Downloads
24020.zip

Hide confidential information by suppressing measure values within a dimension

Editor's Note: Joining Russ Whitney as coauthor this month is Paul Goldy (pgoldy@proclarity.com), senior consultant with ProClarity. Paul plans and implements OLAP solutions with SQL Server 2000 Analysis Services.

Most OLAP implementations exist to provide summarized information for decision makers. When decision makers discover summarized information in the dimension's upper layers that leads to further questions, they can drill down into more detailed information. The added detail can help the decision makers determine what business factors contributed to the summarized values. However, in some OLAP implementations you must limit the detailed information that a business analyst can see either for confidentiality or for legal reasons. For example, in a corporate financial analysis, you might need to make detailed expense information available to the decision-making managers of your company, but you don't want all individual salaries available because of their confidential nature. Or secondary-education administrators might use students' standardized test scores to analyze the effectiveness of certain schools, teachers, and curricula, but because of certain laws governing confidentiality, the administrators can't view individual students' test scores. Analysis of a local criminal-justice system might provide local crime statistics to the media, but you'd need to avoid revealing detailed data about individual judges, prosecutors, and defendants.

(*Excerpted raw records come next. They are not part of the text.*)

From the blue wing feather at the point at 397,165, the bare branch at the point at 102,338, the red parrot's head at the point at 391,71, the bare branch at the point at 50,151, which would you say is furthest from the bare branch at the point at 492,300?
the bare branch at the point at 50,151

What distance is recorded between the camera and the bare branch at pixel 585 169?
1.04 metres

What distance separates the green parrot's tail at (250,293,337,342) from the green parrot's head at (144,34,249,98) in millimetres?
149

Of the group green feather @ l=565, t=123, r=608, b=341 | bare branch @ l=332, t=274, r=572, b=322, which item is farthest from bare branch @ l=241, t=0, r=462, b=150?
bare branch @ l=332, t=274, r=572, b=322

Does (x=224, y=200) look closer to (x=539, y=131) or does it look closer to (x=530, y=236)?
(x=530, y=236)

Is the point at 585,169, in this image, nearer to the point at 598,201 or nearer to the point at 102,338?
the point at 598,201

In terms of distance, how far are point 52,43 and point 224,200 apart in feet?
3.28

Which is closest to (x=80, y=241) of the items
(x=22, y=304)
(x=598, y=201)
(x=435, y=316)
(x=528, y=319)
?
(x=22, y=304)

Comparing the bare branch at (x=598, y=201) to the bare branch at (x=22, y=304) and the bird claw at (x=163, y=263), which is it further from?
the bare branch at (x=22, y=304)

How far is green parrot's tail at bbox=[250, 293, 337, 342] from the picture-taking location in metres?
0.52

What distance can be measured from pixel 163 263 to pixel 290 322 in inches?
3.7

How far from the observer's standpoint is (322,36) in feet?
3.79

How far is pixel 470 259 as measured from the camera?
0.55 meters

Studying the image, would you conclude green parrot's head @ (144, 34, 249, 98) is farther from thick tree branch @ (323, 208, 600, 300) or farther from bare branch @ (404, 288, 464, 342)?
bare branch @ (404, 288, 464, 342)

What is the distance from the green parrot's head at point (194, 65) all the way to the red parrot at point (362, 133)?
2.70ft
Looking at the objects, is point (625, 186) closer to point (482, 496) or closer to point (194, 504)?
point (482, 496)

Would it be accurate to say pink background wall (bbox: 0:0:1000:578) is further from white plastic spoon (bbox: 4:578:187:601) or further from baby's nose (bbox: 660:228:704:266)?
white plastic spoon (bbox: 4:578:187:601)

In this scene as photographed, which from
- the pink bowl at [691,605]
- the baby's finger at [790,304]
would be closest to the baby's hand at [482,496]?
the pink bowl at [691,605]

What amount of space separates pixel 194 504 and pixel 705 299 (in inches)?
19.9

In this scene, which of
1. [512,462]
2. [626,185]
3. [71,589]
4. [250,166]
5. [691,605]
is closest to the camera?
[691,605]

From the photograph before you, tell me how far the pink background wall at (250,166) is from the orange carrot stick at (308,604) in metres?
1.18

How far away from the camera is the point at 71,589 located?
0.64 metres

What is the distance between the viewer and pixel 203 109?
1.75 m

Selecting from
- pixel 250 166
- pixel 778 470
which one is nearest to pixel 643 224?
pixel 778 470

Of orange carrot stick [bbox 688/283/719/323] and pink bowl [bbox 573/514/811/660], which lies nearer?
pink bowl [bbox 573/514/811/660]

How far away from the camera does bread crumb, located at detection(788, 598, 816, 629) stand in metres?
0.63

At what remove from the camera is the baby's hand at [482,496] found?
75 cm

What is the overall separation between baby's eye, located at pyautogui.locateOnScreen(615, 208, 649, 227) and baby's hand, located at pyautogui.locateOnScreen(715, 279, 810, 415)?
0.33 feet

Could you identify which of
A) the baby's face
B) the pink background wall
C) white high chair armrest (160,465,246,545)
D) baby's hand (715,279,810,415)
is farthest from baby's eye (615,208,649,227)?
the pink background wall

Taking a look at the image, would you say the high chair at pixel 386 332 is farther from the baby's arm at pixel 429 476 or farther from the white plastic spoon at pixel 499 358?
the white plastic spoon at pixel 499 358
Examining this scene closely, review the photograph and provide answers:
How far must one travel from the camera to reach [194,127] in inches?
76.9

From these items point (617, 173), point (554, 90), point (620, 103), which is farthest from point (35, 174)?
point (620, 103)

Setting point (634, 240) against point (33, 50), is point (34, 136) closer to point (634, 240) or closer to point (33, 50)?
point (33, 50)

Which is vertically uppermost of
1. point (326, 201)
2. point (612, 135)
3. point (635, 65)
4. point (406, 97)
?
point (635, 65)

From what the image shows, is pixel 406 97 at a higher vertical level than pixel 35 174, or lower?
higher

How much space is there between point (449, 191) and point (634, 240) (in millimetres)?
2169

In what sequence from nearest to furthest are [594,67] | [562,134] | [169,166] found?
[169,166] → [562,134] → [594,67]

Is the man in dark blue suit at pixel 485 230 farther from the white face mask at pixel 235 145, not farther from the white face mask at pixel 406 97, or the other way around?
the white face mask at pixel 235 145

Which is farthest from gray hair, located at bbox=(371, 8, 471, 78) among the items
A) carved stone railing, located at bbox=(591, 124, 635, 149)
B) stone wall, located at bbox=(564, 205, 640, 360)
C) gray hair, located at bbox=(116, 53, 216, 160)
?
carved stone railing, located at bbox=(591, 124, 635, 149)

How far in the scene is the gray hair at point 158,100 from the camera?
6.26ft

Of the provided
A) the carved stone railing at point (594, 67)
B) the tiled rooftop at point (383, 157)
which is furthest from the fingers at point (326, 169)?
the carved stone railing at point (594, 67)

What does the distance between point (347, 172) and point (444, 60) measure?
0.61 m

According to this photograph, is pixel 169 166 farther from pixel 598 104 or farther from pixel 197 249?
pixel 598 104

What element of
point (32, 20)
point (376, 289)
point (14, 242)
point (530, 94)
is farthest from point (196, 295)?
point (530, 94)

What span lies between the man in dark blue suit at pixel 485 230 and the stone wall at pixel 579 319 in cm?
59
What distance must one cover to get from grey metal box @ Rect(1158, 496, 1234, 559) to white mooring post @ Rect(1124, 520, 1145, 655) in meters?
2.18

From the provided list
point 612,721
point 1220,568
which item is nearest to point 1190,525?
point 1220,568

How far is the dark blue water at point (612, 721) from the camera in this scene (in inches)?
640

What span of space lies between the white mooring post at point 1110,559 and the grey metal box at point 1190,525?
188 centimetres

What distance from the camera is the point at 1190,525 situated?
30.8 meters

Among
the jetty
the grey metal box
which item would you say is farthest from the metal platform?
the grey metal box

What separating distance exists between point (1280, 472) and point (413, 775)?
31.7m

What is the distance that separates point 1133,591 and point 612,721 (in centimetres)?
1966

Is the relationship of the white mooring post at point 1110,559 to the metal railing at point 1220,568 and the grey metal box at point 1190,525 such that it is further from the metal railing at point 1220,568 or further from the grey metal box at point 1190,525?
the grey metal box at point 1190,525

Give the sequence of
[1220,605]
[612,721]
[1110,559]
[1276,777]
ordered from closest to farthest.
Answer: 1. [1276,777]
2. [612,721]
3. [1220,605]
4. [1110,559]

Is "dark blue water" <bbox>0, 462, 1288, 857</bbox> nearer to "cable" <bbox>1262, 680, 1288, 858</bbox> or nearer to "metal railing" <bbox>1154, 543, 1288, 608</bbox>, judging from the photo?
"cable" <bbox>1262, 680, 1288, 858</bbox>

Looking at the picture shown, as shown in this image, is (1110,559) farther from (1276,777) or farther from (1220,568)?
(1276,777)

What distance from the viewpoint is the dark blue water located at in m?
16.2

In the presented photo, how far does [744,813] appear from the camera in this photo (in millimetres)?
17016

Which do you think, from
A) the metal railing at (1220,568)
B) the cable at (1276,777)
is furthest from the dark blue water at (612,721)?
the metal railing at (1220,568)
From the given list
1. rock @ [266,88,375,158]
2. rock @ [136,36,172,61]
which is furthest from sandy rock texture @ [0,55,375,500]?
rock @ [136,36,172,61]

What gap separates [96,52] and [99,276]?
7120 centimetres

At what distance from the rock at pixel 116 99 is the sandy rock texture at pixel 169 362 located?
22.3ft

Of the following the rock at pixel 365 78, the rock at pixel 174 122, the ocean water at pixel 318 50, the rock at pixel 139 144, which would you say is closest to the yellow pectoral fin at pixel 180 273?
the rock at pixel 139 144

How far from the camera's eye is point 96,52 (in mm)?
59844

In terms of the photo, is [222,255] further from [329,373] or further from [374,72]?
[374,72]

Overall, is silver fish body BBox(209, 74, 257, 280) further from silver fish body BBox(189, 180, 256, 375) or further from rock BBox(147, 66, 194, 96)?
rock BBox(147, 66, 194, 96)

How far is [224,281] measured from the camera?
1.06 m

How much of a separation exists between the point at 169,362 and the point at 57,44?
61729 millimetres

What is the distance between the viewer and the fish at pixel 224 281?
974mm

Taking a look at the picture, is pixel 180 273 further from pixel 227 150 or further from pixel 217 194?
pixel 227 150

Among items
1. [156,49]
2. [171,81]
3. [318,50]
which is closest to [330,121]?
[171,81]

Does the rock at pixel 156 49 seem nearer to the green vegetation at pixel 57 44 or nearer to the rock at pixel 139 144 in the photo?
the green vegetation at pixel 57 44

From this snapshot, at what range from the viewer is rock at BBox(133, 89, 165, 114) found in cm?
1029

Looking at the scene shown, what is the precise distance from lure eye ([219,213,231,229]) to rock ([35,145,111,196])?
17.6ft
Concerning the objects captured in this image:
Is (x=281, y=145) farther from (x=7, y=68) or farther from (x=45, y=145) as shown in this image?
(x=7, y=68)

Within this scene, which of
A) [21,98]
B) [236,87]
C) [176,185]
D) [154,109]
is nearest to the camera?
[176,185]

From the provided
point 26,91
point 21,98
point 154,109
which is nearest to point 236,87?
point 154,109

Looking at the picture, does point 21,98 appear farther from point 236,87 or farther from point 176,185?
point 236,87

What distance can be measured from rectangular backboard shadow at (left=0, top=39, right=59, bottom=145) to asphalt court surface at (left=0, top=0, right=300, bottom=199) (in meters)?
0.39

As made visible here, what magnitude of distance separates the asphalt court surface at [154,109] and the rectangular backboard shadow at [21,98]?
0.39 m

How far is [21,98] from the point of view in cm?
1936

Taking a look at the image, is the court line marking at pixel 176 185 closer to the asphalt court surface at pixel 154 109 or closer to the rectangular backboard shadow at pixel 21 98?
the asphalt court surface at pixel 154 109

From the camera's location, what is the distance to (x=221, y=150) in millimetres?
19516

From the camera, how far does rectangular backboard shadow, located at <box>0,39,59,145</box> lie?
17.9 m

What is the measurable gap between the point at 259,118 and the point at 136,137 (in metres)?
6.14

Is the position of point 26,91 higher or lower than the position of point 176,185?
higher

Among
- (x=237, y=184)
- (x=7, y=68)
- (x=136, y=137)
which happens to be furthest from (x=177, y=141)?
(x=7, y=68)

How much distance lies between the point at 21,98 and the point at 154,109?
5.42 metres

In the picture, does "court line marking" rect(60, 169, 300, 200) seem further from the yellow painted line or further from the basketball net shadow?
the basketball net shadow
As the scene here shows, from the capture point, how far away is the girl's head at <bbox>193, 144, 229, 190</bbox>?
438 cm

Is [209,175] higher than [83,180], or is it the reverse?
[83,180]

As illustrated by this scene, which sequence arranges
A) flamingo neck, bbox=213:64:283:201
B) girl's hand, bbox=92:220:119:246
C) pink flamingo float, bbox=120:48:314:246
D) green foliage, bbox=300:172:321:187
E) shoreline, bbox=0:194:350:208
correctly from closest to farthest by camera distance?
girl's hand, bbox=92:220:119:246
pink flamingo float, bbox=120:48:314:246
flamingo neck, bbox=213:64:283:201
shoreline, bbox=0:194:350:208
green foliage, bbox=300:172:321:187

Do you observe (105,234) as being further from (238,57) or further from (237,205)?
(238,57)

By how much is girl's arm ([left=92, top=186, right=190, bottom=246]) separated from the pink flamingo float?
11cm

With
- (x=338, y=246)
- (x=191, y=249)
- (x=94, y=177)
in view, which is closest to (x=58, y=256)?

This kind of data-hiding problem occurs frequently, so we wanted to show you the process we used to create one real-life solution. We created this analysis solution for a data brokerage that collects and sells point-of-sale retail data. Retail outlets such as Best Buy, CompUSA, and Wal-Mart track scanned data and sell the data to product manufacturers such as Hewlett-Packard (HP), Lexmark International, and Canon. The manufacturers analyze the scanned data and use the analysis to optimize their marketing and sales strategies.

If competing manufacturers will likely view the data, you need to hide certain data to prevent unfair competition between manufacturers. A manufacturer can see trends or summarized information about a competitor but not the exact pricing and volume of specific brands within individual retail chains. To help enforce this concept, data brokers implement data-suppression rules that indicate which detailed information in the OLAP system needs to be suppressed. For example, if a brand-name beer from the FoodMart 2000 Sales cube (e.g., Good, Pearl, Portsmouth) sells in two or fewer Store Names (in the Store dimension), the broker's data-suppression rules specify that the brand's measure values must be suppressed. The suppressed value doesn't disappear but falls into the ALL OTHER BRAND member.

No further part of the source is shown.